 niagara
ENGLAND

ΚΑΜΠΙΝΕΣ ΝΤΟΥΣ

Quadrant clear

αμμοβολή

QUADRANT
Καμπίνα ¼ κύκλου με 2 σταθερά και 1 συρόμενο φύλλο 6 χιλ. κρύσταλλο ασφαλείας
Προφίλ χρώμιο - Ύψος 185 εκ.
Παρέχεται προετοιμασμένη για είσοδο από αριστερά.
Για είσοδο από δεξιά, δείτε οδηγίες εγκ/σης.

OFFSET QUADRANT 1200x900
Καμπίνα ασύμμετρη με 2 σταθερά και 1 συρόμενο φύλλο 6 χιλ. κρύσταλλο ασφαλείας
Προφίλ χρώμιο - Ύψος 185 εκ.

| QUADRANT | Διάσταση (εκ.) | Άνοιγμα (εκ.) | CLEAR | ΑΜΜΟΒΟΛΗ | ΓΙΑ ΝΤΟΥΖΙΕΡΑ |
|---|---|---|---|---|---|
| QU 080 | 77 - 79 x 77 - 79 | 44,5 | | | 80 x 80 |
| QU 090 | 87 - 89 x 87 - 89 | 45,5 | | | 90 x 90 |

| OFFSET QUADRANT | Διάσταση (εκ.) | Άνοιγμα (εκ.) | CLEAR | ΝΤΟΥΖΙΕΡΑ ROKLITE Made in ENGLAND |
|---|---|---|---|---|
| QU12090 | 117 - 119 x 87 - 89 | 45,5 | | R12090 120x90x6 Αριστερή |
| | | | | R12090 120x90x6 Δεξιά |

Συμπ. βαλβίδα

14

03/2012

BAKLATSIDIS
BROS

********

Print all of the entries again, exactly as written.

RESULT
 niagara
ENGLAND

ΚΑΜΠΙΝΕΣ ΝΤΟΥΣ

Quadrant clear

αμμοβολή

QUADRANT
Καμπίνα ¼ κύκλου με 2 σταθερά και 1 συρόμενο φύλλο 6 χιλ. κρύσταλλο ασφαλείας
Προφίλ χρώμιο - Ύψος 185 εκ.
Παρέχεται προετοιμασμένη για είσοδο από αριστερά.
Για είσοδο από δεξιά, δείτε οδηγίες εγκ/σης.

OFFSET QUADRANT 1200x900
Καμπίνα ασύμμετρη με 2 σταθερά και 1 συρόμενο φύλλο 6 χιλ. κρύσταλλο ασφαλείας
Προφίλ χρώμιο - Ύψος 185 εκ.

| QUADRANT | Διάσταση (εκ.) | Άνοιγμα (εκ.) | CLEAR | ΑΜΜΟΒΟΛΗ | ΓΙΑ ΝΤΟΥΖΙΕΡΑ |
|---|---|---|---|---|---|
| QU 080 | 77 - 79 x 77 - 79 | 44,5 | | | 80 x 80 |
| QU 090 | 87 - 89 x 87 - 89 | 45,5 | | | 90 x 90 |

| OFFSET QUADRANT | Διάσταση (εκ.) | Άνοιγμα (εκ.) | CLEAR | ΝΤΟΥΖΙΕΡΑ ROKLITE Made in ENGLAND |
|---|---|---|---|---|
| QU12090 | 117 - 119 x 87 - 89 | 45,5 | | R12090 120x90x6 Αριστερή |
| | | | | R12090 120x90x6 Δεξιά |

Συμπ. βαλβίδα

14

03/2012

BAKLATSIDIS
BROS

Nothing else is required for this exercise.